╭─ TEXT
How to get working with `rescript-jest`?
quinn-dougherty opened this issue · comments
The main bottleneck to working with rescript-jest
is that propertyk
functions expect predicates to return bool
, whereas the Expect
module from rescript-jest
deals in the type Jest.assertion
.
Are there any quick ideas to get up and running? Alternatively, what would a PR look like?
Edit: it doesn't look like there should be a bottleneck here because according to the examples expect
works right out of the box with fast-check
in javascript.
hmm, I don't use jest (I'm not really a fan) but I am aware the rescript-jest
bindings enforce one assertion per test using types.
We can't make changes to rescript-fast-check
to support this without adding rescript-jest
as a dependency. Likewise I'm not sure a PR to support rescript-fast-check
in rescript-jest
is a good idea either.
A new project could be built around both rescript-fast-check
and rescript-jest
to adapt the types between projects (likely using %identity
externals). A good foundation for this may be the jest support project created by the fast-check
developer: jest-fast-check
Looking at jest-fast-check
in a bit more detail, it still requires boolean property tests (using either ===
or .includes()
). All it does is adapt the fc.assert
function to make it easier to use as a jest test, in a manner similar to the assertProperty
functions I created in these bindings.
This meshes with what I was thinking, that Expect
assertions cannot be used inside property tests. Properties are for validation, not assertion.
So really the main thing you need is a way to convert my assertReturn
and predicateReturn
types to the rescript-jest
Jest.assertion
type. Which might be safe to do with an %identity
external - certainly that's what jest-fast-check
assumes.
╰─
* [EXPLORE THE MATERIAL]:
[1] Give back the stretch of the issue thread from "A new project" through "validation, not assertion.", switching "foundation" to "basis".
[2] Continue the issue thread on using rescript-fast-check with rescript-jest from the point where it stops.
╭─ ENTRIES PROVIDED
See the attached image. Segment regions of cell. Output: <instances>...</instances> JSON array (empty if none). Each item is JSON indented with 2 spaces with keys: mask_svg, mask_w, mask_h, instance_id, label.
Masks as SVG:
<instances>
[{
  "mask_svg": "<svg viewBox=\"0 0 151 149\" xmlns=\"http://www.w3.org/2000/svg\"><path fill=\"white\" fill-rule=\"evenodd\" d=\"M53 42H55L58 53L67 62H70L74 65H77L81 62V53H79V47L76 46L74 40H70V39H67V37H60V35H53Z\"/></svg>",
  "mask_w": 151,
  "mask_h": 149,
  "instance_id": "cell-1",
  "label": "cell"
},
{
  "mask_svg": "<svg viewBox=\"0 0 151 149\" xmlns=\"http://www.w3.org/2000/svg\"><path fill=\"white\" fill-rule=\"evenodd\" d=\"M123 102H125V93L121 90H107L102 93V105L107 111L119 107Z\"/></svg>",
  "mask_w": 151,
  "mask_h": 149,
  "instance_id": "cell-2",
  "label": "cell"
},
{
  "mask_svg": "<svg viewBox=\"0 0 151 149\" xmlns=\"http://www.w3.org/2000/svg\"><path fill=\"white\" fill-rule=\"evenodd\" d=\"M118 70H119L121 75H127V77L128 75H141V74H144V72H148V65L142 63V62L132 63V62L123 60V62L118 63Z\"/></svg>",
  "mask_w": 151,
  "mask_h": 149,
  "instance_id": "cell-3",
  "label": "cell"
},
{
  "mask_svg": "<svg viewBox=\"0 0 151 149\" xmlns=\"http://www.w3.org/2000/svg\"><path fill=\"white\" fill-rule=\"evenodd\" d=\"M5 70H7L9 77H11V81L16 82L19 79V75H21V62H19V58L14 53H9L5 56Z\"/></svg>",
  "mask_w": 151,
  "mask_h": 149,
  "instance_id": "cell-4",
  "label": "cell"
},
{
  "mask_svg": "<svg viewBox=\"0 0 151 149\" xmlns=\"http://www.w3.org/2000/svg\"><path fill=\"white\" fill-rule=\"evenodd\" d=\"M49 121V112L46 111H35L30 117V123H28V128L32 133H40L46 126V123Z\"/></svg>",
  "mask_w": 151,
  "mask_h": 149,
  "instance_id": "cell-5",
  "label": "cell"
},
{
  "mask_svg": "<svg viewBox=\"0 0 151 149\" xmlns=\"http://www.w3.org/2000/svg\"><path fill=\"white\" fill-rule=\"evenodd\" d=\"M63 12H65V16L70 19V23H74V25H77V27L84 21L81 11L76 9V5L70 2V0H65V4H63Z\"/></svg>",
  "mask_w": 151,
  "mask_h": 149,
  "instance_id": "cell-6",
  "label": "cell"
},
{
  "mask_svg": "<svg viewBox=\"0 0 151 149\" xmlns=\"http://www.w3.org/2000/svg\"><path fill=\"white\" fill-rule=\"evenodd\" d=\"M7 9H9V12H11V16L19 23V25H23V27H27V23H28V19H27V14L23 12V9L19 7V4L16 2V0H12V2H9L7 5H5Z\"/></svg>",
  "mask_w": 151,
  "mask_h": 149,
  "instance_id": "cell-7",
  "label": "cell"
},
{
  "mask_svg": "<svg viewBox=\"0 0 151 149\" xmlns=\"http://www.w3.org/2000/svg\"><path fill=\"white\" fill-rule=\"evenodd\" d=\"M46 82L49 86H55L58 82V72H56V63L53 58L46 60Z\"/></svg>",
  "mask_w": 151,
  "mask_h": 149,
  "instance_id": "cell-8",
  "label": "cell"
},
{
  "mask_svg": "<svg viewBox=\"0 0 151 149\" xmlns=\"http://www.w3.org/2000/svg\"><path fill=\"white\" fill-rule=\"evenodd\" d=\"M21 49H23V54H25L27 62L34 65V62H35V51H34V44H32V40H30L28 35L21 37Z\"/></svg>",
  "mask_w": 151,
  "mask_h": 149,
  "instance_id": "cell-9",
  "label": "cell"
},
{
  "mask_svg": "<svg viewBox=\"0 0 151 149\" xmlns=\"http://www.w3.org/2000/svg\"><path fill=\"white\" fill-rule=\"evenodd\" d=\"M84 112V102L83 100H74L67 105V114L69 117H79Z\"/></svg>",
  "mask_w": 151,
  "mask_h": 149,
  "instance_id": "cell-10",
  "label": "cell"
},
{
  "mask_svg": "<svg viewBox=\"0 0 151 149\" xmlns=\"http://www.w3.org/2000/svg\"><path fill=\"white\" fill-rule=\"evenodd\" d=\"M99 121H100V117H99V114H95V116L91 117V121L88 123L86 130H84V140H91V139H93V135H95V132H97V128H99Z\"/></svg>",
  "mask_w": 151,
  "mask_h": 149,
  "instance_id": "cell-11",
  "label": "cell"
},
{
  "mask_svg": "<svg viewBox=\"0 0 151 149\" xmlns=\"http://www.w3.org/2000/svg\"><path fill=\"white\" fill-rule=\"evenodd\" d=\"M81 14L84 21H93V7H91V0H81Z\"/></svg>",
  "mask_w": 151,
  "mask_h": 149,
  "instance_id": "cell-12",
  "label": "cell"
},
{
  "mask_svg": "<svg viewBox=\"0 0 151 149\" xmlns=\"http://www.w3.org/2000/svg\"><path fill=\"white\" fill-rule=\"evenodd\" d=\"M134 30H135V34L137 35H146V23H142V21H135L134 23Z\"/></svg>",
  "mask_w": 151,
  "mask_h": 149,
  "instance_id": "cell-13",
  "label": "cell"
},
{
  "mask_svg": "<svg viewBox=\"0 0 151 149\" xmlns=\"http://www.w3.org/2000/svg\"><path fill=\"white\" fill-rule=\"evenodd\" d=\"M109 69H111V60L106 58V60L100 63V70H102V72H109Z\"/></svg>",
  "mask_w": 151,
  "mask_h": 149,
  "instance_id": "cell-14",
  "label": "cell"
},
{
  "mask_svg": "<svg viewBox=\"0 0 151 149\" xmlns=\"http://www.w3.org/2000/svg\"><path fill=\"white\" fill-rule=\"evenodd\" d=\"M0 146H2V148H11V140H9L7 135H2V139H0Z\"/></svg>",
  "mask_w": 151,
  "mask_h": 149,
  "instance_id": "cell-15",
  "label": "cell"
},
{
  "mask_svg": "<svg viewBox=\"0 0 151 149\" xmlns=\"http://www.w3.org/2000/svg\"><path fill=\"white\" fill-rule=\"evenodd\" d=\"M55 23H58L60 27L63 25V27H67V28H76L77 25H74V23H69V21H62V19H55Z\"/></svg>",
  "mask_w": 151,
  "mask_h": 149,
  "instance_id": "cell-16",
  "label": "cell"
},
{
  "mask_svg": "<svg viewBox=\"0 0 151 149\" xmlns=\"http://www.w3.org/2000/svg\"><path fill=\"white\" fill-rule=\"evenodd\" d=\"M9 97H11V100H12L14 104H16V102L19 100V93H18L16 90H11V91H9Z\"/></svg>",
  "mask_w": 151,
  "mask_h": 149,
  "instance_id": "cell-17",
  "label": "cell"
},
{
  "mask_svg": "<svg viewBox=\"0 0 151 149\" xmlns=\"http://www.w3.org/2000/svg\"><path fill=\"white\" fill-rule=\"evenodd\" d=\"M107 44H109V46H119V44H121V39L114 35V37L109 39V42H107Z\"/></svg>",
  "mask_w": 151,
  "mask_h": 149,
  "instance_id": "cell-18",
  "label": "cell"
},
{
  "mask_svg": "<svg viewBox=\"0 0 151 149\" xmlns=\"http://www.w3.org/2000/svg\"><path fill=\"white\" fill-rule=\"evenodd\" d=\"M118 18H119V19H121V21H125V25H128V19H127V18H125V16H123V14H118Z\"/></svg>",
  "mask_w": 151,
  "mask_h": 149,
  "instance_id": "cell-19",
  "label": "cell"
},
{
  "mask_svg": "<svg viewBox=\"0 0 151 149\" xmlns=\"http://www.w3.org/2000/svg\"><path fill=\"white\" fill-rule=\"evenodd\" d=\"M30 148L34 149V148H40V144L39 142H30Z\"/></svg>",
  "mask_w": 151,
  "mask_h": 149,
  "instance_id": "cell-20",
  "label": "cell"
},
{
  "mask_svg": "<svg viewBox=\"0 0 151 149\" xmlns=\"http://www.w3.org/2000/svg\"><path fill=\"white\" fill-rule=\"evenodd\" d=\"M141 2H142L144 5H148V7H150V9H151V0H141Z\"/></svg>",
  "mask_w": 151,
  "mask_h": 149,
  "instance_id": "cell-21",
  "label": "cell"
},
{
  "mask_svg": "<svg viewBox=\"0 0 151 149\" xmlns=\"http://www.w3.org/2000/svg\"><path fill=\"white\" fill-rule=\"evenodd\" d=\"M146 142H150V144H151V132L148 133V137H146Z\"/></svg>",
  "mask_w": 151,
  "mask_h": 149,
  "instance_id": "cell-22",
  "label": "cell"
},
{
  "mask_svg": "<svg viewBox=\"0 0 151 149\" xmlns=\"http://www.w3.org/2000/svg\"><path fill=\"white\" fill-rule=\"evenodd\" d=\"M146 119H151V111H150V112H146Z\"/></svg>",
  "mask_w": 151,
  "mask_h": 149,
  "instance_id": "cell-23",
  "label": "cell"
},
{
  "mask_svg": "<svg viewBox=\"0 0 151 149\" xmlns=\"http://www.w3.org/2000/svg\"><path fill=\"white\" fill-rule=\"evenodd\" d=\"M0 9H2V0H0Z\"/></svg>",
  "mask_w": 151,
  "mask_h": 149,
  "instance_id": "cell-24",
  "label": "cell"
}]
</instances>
╰─
* [TASK-BY-TASK OUTPUTS]:
[1]
A new project could be built around both rescript-fast-check
and rescript-jest
to adapt the types between projects (likely using %identity
externals). A good basis for this may be the jest support project created by the fast-check
developer: jest-fast-check
Looking at jest-fast-check
in a bit more detail, it still requires boolean property tests (using either ===
or .includes()
). All it does is adapt the fc.assert
function to make it easier to use as a jest test, in a manner similar to the assertProperty
functions I created in these bindings.
This meshes with what I was thinking, that Expect
assertions cannot be used inside property tests. Properties are for validation, not assertion.

[2]
@TheSpyder My colleague @Hazelfire figured out that this dead simple strategy technically works, it raises failures when the property is incorrect.
open Jest
open FastCheck
open Arbitrary
open Property.Sync
// Code under test
let contains = (text, pattern) => text->Js.String2.indexOf(pattern) >= 0
// Properties
describe("properties", () => {
// string text always contains itself
test("should always contain itself", () => {
assert_(property1(string(), text => contains(text, text)))
pass
})
// string a + b + c always contains b, whatever the values of a, b and c
test("should always contain its substrings", () => {
assert_(
property3(string(), string(), string(), (a, b, c) =>
contains(a ++ b ++ c, b)
)
)
pass
})
})
That's a pretty good way to do it for sure. The only way to make that easier would be something that avoided the need for a pass
after the assert_
, but I don't think that would be worth the hassle.
Side note, instead of assert_(property1(string(), text => contains(text, text)))
I added a shortcut method assertProperty1(string(), text => contains(text, text))
- and it has variations up to 5 values as well.